Page text below:
Cherokee Nation Tribal Councilor for the 5th district
- In office 2003–2007 Serving with Melvina Shotpouch

Personal details
- Born: April 9, 1950 (age 76) Tulsa, Oklahoma, U.S.
- Citizenship: Cherokee Nation United States
- Children: 3
- Education: Northeastern State University

= Linda Hughes O'Leary =

Cherokee politician (born 1950)

Linda Hughes O'Leary (born April 9, 1950) is a Cherokee politician who served on the Cherokee Nation tribal council for district 5 from 2003 to 2007.

== Life ==
Hughes O'Leary was born on April 9, 1950, in Tulsa, Oklahoma, to Clinton "Webb" Hughes and Frankie Lou Potter Hughes. She is a descendant of original Cherokee enrollees, with her grandparents being Ezekiel "Zeke" and Katie Kaiser Hughes, and John and Nina "Pug" Beck Hendren Potter. Hughes O'Leary graduated from Colcord High School and later attended Northeastern State University, where she earned a bachelor's degree in education with a minor in sociology.

Hughes O'Leary began her career at the U.S. Department of Human Services, where she worked for 19 years. During her time there, she specialized in child protection services, home studies, adult services, and medical clinic eligibility within the welfare department. Following her career in social services, she established her own bail bond business in Oklahoma, where she has been operating for over 15 years as of 2003.

In 2003, Hughes O'Leary and Melvina Shotpouch were elected to represent the multi-member district 5 of the Cherokee Nation tribal council. She focused on issues such as education, housing, healthcare, and cultural preservation.

As of 2003, Hughes O'Leary resides in Jay, Oklahoma, with her husband, Larry O'Leary. They have three children.
End of Page text.
Required action A.
According to the article on Linda Hughes O'Leary, how many years did she work at the U.S. Department of Human Services?
Required action B.
From the Linda Hughes O'Leary article, print the passage that opens with the words "Hughes O'Leary began" and stops after "as of 2003.".
Dataset entries below:
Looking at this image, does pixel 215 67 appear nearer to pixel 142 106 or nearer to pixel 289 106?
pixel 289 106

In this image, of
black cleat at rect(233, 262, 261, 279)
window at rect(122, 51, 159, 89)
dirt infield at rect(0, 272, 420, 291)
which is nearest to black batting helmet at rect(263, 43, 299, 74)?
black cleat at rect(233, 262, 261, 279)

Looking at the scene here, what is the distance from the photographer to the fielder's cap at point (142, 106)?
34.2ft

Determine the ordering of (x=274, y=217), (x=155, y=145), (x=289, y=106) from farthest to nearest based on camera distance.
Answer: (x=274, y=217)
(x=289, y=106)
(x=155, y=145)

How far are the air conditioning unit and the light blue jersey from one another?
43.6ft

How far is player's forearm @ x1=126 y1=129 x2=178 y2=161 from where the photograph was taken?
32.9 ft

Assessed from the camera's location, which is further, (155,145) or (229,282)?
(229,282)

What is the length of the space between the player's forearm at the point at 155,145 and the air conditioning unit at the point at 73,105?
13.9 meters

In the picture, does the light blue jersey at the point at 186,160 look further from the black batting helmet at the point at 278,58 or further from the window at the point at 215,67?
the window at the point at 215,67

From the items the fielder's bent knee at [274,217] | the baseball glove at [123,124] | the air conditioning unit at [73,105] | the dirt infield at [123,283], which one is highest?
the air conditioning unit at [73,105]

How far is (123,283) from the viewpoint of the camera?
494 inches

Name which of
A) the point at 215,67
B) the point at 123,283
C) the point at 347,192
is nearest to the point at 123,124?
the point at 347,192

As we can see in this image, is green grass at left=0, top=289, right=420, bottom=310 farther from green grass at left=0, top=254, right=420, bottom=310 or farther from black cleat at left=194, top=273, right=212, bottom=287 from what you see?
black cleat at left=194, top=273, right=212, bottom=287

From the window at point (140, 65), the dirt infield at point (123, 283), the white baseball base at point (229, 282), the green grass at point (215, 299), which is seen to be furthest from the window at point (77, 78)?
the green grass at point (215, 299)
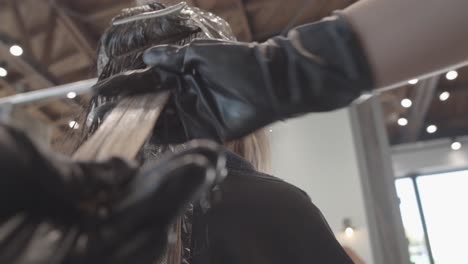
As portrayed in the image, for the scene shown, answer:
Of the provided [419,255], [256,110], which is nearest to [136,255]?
[256,110]

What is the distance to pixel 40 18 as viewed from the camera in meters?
3.50

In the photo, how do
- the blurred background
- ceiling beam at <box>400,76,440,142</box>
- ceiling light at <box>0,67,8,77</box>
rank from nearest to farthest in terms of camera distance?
the blurred background
ceiling light at <box>0,67,8,77</box>
ceiling beam at <box>400,76,440,142</box>

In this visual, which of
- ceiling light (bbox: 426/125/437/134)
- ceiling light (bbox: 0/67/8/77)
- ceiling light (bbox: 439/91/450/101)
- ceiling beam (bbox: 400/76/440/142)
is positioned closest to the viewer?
ceiling light (bbox: 0/67/8/77)

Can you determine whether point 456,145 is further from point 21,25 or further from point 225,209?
point 225,209

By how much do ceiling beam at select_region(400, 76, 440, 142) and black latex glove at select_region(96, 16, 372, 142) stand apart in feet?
14.6

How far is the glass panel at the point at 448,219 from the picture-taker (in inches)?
236

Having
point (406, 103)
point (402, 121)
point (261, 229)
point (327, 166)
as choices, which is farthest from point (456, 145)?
point (261, 229)

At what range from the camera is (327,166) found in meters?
3.03

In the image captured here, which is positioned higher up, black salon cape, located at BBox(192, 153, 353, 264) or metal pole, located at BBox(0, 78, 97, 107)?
→ metal pole, located at BBox(0, 78, 97, 107)

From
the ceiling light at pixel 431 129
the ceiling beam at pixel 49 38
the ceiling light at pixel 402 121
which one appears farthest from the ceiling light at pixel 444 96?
the ceiling beam at pixel 49 38

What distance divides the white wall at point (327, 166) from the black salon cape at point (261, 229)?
2.10m

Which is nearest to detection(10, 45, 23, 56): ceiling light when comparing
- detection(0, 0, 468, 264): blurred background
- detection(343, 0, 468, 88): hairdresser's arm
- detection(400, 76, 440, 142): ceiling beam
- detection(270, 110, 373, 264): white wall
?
detection(0, 0, 468, 264): blurred background

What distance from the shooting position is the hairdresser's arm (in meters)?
0.42

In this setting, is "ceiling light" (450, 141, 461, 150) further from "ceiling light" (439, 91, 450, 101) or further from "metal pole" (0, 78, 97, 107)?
"metal pole" (0, 78, 97, 107)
End of Dataset entries.
Expected output A.
19 years

Expected output B.
Hughes O'Leary began her career at the U.S. Department of Human Services, where she worked for 19 years. During her time there, she specialized in child protection services, home studies, adult services, and medical clinic eligibility within the welfare department. Following her career in social services, she established her own bail bond business in Oklahoma, where she has been operating for over 15 years as of 2003.